I. REDONNER DU SENS À LA PEINE : VERS DES SANCTIONS EFFECTIVES ET ADAPTÉES
L'analyse de l'exécution des peines est obérée par des lacunes statistiques importantes, elles-mêmes liées à l'obsolescence ou à la complexité des applicatifs du ministère de la justice. Les rapporteures déplorent l'incapacité de l'administration à fournir des chiffres pourtant essentiels (en particulier l'ampleur des réductions de peine accordées aux détenus, les délais d'exécution des peines « alternatives » à l'incarcération à l'exception des travaux d'intérêt général ou encore les caractéristiques des peines réellement effectuées par les sortants de prison après 2020).

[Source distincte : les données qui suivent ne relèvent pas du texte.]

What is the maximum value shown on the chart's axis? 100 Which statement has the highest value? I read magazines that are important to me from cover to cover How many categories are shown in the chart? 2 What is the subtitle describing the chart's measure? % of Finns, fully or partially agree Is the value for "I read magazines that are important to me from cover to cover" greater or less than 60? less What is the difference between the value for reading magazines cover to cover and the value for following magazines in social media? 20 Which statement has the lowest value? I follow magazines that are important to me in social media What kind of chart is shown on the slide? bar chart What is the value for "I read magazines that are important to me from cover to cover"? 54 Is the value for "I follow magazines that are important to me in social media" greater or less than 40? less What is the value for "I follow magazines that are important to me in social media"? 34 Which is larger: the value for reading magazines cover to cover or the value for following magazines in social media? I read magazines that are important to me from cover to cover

Elles appellent le ministère à consentir les efforts requis pour que le législateur puisse enfin évaluer l'effet des lois en vigueur, condition impérative pour concevoir sereinement et sérieusement les réformes à venir.

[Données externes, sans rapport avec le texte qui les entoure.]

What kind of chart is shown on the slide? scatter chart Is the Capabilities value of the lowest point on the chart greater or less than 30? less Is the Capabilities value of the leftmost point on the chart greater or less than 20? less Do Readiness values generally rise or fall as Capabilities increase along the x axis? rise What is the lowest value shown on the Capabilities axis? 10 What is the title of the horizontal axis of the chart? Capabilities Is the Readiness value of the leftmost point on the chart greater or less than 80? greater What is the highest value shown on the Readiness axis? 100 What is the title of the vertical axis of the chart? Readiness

A. GARANTIR UNE MEILLEURE ADÉQUATION ENTRE LES PEINES ENCOURUES, LES PEINES PRONONCÉES ET LEUR EXÉCUTION EFFECTIVE
L'érosion du sens de la peine que connaît aujourd'hui le système pénal français tient assez largement à l'incohérence qui s'est progressivement installée entre peine encourue, peine prononcée et peine exécutée. Aussi importe-t-il pour y remédier de renforcer la lisibilité et l'effectivité des sanctions pénales.
Les rapporteures ont observé une distorsion croissante entre le quantum des peines encourues et celui des peines effectivement prononcées, laquelle alimente, dans l'opinion publique, le sentiment d'une justice indulgente voire permissive. La mission recommande d'évaluer les causes des écarts entre les quantums encouru et prononcé pour rétablir la crédibilité de la sanction.
La quasi-unanimité des personnes entendues par les rapporteures a en outre vivement critiqué les récentes évolutions législatives en matière d'exécution des peines. Il en va spécialement ainsi du cadre de l'aménagement ab initio des peines d'emprisonnement. Celui-ci est désormais obligatoire pour peines d'emprisonnement inférieures à six mois et appliqué par principe pour les peines d'emprisonnement de six mois à un an. Cette réforme a eu l'effet pervers d'inciter les magistrats à alourdir les peines prononcées pour contourner les effets attachés à ces seuils. La mission recommande en conséquence de supprimer le caractère obligatoire des aménagements de peine ab initio et de le rendre possible, dès lors que le juge dispose d'éléments suffisants sur la personnalité et la situation du condamné, pour toutes les peines de moins de deux ans. Suivant la même logique, elle préconise d'écarter les exigences de motivation spéciale qui s'imposent au juge du fond lorsqu'il n'entend pas aménager la peine.
* 1 68 % selon le sondage (CSA - Sénat) sur le rapport des Français à la justice, septembre 2021.